How do you dispatch your goat for slaughter?


----------



## ksalvagno (Oct 6, 2009)

Bullet is the quickest.


----------



## nancy d (Oct 5, 2007)

Always from behind to the back of the neck aimed at angle toward jaw.


----------



## KW Farms (Jun 21, 2008)

.22


----------



## HDRider (Jun 15, 2014)

How would you dispatch if you want the skull to remain undamaged?


----------



## nancy d (Oct 5, 2007)

The buck skull I have wasn't damaged.


----------



## CritterCarnival (Sep 18, 2013)

My method:

I lead the goat out to a nice clean grassy area, place a small handful of grain on the ground and let them start eating it. This places the head and neck in the perfect position for a clean instant kill shot. Don't do this on concrete, and don't place the grain in a container. Doing either, may result in a ricochet and/or damaged container if the bullet passes all the way through.

For the actual shot, I use a 22 cal _rifle_...this lets me stay back a bit so as not to distract the goat from the grain so it stays still. I stand beside the goat near it's rib cage and point the muzzle of the rifle at the back of the neck, centered on the spot just where the skull meets the atlas bone. This position assures a clean severing of the brain stem upon pulling the trigger...the goat will drop instantly and be dead.

Don't worry about kicking or struggle, the goat is dead, the brain isn't aware, it's just muscle memory movement.

Immediately sever the jugular and carotid arteries to allow blood to drain quickly, and get the body cleaned, skinned and cooled as soon as possible.


----------



## Wild Hearts Ranch (Dec 26, 2011)

I tie them to a tree by the horns so they can't move. I would never shoot an unrestrained goat, on the chance that they shift just wrong.

Clean kill is more important than a pretty skull, IMHO.


----------



## toth boer goats (Jul 20, 2008)

I agree and very good advice.


----------



## HDRider (Jun 15, 2014)

No one has shown favor to the Halal method..

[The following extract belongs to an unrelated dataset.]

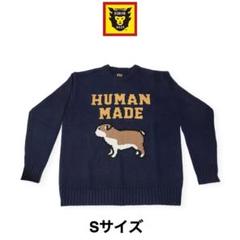 ポスターフレーム セール 22AW ヒューマンメイド ダックジャガード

The animal must be slaughtered by the use of a sharp knife. The knife must not kill due to its weight. If it kills due to the impact the meat may not be permissible.

The windpipe (throat), food-tract (oesophagus) and the two jugular veins must be cut.

The slaughtering must be done in one stroke without lifting the knife. The knife should not be placed and lifted when slaughtering the animal.


----------



## CritterCarnival (Sep 18, 2013)

HDRider said:


> No one has shown favor to the Halal method..
> 
> 
> The animal must be slaughtered by the use of a sharp knife. The knife must not kill due to its weight. If it kills due to the impact the meat may not be permissible.
> ...


Halal is not humane...


----------



## ariella42 (May 22, 2014)

Halal and Kosher methods were the most humane at the time they were written. A well-aimed shot is going to put an animal down faster, but a knife cut by an experienced slaughterman is still fast.


----------